Guenter Milde wrote:
On 2009-02-09, Nikos Chantziaras wrote:
I'm using LyX 1.6.1 with TeXLive 2007 on Linux (Gentoo).

I created a new document using the "article" class and selected "Greek" as language. The document is a mix of English and Greek, but there's a problem: even though English words appear correctly in LyX, the final PDF output shows English using the Greek alphabet.

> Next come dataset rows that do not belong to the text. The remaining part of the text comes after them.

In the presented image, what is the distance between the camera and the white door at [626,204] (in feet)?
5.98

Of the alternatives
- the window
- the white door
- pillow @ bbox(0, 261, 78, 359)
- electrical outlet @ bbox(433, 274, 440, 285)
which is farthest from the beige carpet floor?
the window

For example, instead of "executive", I see "εξεςυτιε".

Greek text can be input either with the correct unicode chars or with a
Latin transcription (this is a feature to help people without a Greek
keyboard and pre-dates Unicode).  This is why LaTeX will typeset English
text with Greek letters if it believes it to bee Greek text.

You need to tell LyX which parts of the document are Greek and which are
English:
Select the English text and choose Edit>Text style>Custom>Language English (Subsequent parts can be changed easier by selecting and clicking the "Font" button right of the Emphasis and Small-Caps button or with Alt-x
textstyle-apply)

If you happen to need this feature regularely, define a keybinding for
setting the text language to English or Greek.

This is too slow, really, and in contrast with every other software out there where you simply press Alt+Shift (or whatever combination you've set up) and type away. It's not really an option to have to type two shortcuts to switch language (one with Alt+Shift and on LyX specific) and trying to keep them in sync.

But if this is a limitation of TeX or LaTeX then I guess LyX has to live with it. As it stands, it's too painful to use LyX for multilingual documents that way, where the second language does not use a Latin alphabet. I suppose most people can't really comprehend the painfulness of this because their language is based on the Latin alphabet and Alt+Shift does the right thing for them.